Main opposition New Democracy (ND) party on Monday charged that munitions produced by a plant run by a shadowy Athens-based businessman, at the center of an abandoned defense contract involving Saudi Arabia, wound up with the ISIS terrorists.
Main opposition New Democracy (ND) party on Monday charged that munitions produced by a plant run by a shadowy Athens-based businessman, at the center of an abandoned defense contract involving Saudi Arabia, wound up with the ISIS terrorists.
A ND spokeswoman said Vassilis Papadopoulos is listed in an EU monitoring system for possible weapons smuggling, and specifically as a manufacturer of munitions detected in the former ISIS stronghold of Raqqa.
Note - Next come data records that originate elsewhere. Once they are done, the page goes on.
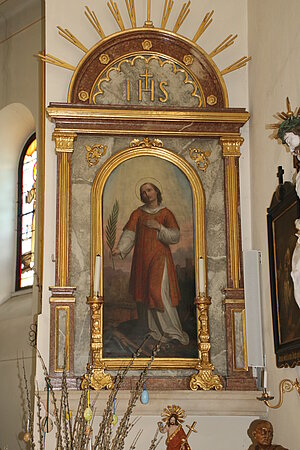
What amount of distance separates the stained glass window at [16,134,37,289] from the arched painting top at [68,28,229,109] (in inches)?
114

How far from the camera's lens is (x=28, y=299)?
9180 millimetres

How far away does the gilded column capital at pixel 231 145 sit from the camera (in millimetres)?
7039

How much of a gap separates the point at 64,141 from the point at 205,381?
95.4 inches

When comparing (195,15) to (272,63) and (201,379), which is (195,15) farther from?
(201,379)

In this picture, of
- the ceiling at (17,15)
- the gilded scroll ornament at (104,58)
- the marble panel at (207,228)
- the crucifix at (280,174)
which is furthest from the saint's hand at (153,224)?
the ceiling at (17,15)

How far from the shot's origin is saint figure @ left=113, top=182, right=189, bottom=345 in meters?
6.65

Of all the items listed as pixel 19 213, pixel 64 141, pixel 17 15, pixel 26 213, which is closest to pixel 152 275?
pixel 64 141

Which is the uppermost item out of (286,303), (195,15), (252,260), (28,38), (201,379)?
(28,38)

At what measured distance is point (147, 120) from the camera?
7016 mm

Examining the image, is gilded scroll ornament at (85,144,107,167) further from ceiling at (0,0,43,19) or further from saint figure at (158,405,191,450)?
ceiling at (0,0,43,19)

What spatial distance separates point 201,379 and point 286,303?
1.31 meters

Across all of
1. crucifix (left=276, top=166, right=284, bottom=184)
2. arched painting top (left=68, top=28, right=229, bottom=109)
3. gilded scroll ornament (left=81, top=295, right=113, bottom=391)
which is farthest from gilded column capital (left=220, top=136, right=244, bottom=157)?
gilded scroll ornament (left=81, top=295, right=113, bottom=391)

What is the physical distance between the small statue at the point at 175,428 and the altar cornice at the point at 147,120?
2.47 m

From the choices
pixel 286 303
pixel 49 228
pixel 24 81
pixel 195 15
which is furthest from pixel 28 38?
pixel 286 303
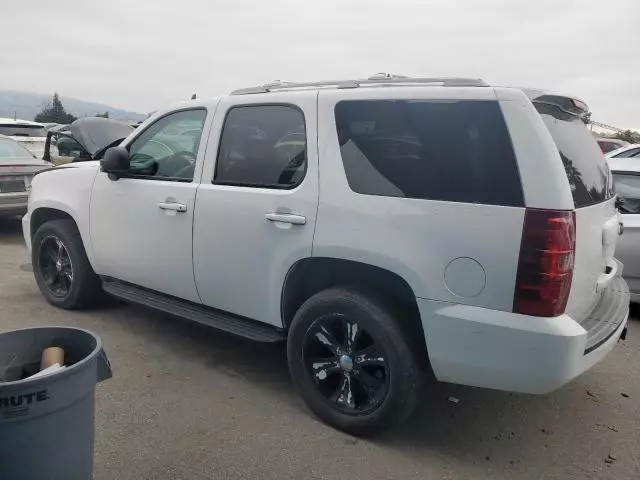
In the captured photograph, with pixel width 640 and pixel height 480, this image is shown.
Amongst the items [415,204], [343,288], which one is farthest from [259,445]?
[415,204]

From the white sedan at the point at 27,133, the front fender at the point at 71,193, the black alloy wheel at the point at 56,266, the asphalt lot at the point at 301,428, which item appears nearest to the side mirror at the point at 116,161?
the front fender at the point at 71,193

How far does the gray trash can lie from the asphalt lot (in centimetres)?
71

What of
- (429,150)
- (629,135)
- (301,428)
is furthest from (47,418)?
(629,135)

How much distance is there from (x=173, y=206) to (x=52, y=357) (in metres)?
1.76

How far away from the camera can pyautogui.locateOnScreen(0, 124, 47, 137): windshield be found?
12.7m

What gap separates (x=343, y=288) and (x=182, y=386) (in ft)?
4.48

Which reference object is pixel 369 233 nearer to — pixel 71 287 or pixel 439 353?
pixel 439 353

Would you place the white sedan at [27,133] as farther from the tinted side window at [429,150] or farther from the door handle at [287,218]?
the tinted side window at [429,150]

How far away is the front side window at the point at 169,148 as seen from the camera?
4.00 m

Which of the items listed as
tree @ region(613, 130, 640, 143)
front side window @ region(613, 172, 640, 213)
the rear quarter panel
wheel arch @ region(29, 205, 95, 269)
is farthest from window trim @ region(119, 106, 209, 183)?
tree @ region(613, 130, 640, 143)

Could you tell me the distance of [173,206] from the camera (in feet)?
12.8

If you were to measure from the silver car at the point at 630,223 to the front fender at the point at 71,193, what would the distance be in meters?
4.57

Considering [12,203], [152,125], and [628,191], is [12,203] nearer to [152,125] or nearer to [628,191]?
[152,125]

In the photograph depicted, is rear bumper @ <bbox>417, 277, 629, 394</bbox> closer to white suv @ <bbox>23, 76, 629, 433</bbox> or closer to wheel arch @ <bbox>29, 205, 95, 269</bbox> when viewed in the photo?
white suv @ <bbox>23, 76, 629, 433</bbox>
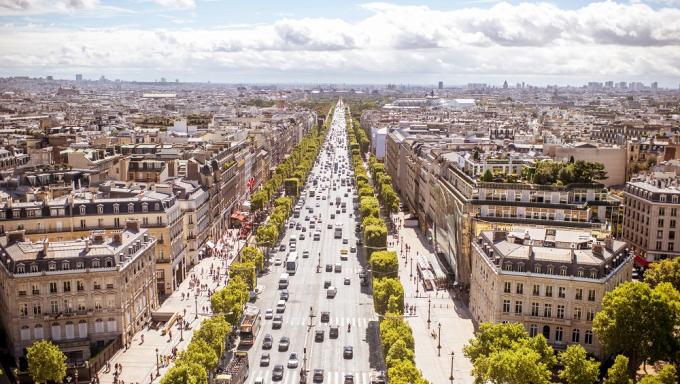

Maria Spyraki charged that ammunition found in the devastated Syrian city was manufactured in a northern Greece plant, near the town of Axioupolis in Kilkis prefecture, one owned by Papadopoulos. The EU document mentioning Papadopoulos was dated July 2014, she claimed.
Papadopoulos was at the center of the opposition’s criticism of an ill-fated deal to sell Saudi Arabia 66 million euros of surplus munitions, and possibly ordnance for fighter planes. ND and other parties blamed embattled Defense Minister Panos Kammenos for attempting to use a middleman or broker in a weapons contract with another country, something illegal under Greek law since 2011.